Casi arrepentido de su travesura o como quiera llamársela, Wakefield se acuesta temprano, y cuando se despierta sobresaltado de su primer sueño, tiende los brazos hacia el ancho y solitario vacío de la cama desconocida. «No», piensa, mientras se arropa entre las sábanas, «no voy a pasar otra noche solo».
A la mañana siguiente, se levanta más temprano que de costumbre y se pone a reflexionar sobre sus verdaderas intenciones. Su modo de pensar es tan vago y deshilvanado que, a pesar de que tomó su extraña decisión con cierto propósito en mente, nunca pudo definirlo lo suficiente como para guiar su reflexión posterior. La vaguedad del proyecto y el esfuerzo convulsivo con que se lanza a ejecutarlo son rasgos típicos de un hombre de pocas luces. Sin embargo, Wakefield repasa sus ideas lo más minuciosamente que puede y entonces descubre que le causa curiosidad saber cómo van las cosas por casa, cómo su viuda ejemplar lleva su duelo después de una semana y, brevemente, hasta qué punto la pequeña esfera de seres y circunstancias que giraba en torno a él se ve afectada por su ausencia. Al fondo de todo este asunto, por lo tanto, se encuentra una vanidad morbosa. Pero ¿cómo va a averiguarlo? No va a ser, por supuesto, quedándose encerrado en su cómodo nuevo alojamiento –en ese lugar, a pesar de haber dormido y amanecido tan cerca, en la calle próxima, se halla en realidad tan lejos de su hogar como si hubiera viajado toda la noche. Si volviera a aparecer por su casa, sin embargo, el proyecto quedaría en nada. Con su pobre cerebro atascado en este dilema insoluble, después de un largo rato, se atreve a salir. Va con la intención a medio cocinar de llegar a la esquina y echar una mirada rápida hacia su domicilio abandonado. Pero la costumbre –porque él es un hombre de costumbres– lo agarra de la mano y lo lleva, sin que él se dé cuenta, hasta su propia puerta. En el momento culminante, vuelve en sí al sentir el roce de su pie con el peldaño. ¡Wakefield! ¿Adónde vas?
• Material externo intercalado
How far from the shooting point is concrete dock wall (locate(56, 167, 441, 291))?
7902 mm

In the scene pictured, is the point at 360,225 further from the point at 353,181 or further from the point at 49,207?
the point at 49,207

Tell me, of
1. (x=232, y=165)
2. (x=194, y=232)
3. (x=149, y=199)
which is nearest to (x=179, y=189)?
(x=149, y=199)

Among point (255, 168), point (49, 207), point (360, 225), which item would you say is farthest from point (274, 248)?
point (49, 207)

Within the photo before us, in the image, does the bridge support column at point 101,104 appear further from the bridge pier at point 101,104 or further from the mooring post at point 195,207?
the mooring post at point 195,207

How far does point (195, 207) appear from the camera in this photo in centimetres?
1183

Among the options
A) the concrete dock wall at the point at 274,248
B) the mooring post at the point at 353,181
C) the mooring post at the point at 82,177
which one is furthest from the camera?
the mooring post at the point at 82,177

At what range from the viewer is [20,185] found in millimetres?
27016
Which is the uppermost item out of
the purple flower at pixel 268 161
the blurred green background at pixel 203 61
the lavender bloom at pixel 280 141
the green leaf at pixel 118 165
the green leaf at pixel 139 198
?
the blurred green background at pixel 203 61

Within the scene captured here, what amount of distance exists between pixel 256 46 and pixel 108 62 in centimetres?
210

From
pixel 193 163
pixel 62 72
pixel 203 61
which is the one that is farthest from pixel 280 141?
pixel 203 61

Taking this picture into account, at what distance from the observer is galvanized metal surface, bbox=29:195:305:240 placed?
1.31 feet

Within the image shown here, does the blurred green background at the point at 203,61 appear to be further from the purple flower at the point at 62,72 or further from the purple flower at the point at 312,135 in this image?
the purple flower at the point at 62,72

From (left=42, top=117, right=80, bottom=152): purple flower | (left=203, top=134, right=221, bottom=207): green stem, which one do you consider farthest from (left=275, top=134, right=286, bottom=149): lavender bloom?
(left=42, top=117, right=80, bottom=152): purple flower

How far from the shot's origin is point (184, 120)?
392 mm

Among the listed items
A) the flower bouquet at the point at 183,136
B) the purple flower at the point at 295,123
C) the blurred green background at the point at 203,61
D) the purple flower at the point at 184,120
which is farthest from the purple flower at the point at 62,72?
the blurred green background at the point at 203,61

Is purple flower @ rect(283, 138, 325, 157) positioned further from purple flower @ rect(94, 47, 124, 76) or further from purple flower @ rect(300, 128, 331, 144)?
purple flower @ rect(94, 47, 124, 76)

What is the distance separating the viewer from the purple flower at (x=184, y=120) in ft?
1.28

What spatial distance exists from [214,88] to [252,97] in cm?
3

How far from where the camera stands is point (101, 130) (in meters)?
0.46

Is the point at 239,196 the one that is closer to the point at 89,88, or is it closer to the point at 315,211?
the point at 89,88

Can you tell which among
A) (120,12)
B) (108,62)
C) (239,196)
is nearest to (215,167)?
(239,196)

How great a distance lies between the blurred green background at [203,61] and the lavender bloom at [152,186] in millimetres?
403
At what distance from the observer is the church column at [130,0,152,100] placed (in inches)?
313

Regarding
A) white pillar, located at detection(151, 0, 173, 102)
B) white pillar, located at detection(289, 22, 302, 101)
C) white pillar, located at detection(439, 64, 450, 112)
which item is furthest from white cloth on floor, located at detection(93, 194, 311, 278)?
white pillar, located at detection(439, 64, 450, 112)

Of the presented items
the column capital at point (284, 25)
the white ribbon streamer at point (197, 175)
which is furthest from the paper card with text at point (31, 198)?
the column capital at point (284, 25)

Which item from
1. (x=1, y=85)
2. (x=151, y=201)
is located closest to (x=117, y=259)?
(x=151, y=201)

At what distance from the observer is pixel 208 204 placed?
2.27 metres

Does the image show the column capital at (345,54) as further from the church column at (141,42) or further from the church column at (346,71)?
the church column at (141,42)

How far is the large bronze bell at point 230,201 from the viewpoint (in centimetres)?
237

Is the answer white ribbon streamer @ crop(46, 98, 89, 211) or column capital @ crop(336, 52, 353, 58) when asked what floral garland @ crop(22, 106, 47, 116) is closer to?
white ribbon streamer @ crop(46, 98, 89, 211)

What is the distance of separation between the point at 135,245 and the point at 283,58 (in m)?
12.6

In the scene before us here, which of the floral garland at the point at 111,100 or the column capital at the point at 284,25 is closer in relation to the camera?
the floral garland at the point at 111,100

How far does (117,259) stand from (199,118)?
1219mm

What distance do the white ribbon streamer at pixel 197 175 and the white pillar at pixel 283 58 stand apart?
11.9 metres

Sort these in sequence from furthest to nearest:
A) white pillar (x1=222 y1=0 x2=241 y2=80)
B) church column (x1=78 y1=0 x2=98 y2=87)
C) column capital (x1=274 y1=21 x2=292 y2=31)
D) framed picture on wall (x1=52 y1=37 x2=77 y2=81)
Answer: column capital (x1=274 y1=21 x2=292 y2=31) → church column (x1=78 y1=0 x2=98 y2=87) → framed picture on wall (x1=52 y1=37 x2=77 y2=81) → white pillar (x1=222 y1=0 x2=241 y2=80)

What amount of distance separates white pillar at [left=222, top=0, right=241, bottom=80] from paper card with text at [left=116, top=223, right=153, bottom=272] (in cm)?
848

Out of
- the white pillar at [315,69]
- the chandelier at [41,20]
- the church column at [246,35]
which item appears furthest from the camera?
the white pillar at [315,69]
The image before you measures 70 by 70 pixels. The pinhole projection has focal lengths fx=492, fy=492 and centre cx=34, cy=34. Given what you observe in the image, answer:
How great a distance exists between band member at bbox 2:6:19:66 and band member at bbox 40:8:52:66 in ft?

En ese instante, su destino da un giro en redondo. Sin tener la menor idea de la fatalidad a que lo conduce ese paso retrocedido, escapa veloz, sin aliento, víctima de una agitación que jamás había sentido, y no se atreve a mirar hacia atrás cuando dobla la esquina. ¿Será posible que nadie lo haya visto? ¿No armará un escándalo toda la gente de la casa, la respetable señora Wakefield, la sagaz empleada y el sucio niño de los mandados? ¿No saldrán a perseguir a su amo y señor fugitivo por las calles de Londres? ¡Qué escapada más excelente! Wakefield junta valentía para hacer una pausa y echar un vistazo hacia su hogar, pero lo desconcierta la sensación de que el viejo inmueble ha cambiado. Es la misma sensación que nos afecta cuando, después de no verla en meses o años, nos reencontramos frente a una colina, o un lago, o una obra de arte con que habíamos formado una vieja amistad. Por lo general, esta sensación indescriptible se origina en el cotejo de nuestros recuerdos imperfectos con la realidad. En el caso de Wakefield, la magia de una sola noche fuera de casa logra forjar una transformación parecida, porque en ese breve lapso opera en él un gran cambio moral, a pesar de que él no tenga conciencia de ello. Antes de alejarse de la esquina, alcanza a divisar a lo lejos, brevemente, a su esposa, que pasa frente la ventana mirando hacia donde él está. El cobarde idiota sale huyendo, temiendo que ella lo haya detectado en medio de miles de mínimos seres como él. Cuando se ve de nuevo junto al calor de la chimenea de su nuevo domicilio, siente contento el corazón, aunque su cerebro esté desorientado.
Esto es lo que pasa al principio de su largo capricho. Después de que el temperamento letárgico de Wakefield se sacudiera al poner la idea original en práctica, los acontecimientos encuentran su cauce natural. Podemos suponer que, después de mucho analizarlo, va a un comercio judío de ropa usada y se compra una peluca de tinte rojizo, además de varias prendas muy diferentes a su traje acostumbrado de color incierto. Misión cumplida. Wakefield es otro hombre. Una vez establecido el nuevo sistema, volver al antiguo sería tan difícil como dar el paso inicial que lo había puesto en la posición inaudita en que se hallaba. Y debido a la predisposición al rencor que a veces tiñe su ánimo –alimentada en ese momento por la impresión de que en el corazón de la señora Wakefield ha surgido un sentimiento inadecuado–, se deja llevar por la obstinación. No piensa volver hasta que ella no esté medio muerta de miedo.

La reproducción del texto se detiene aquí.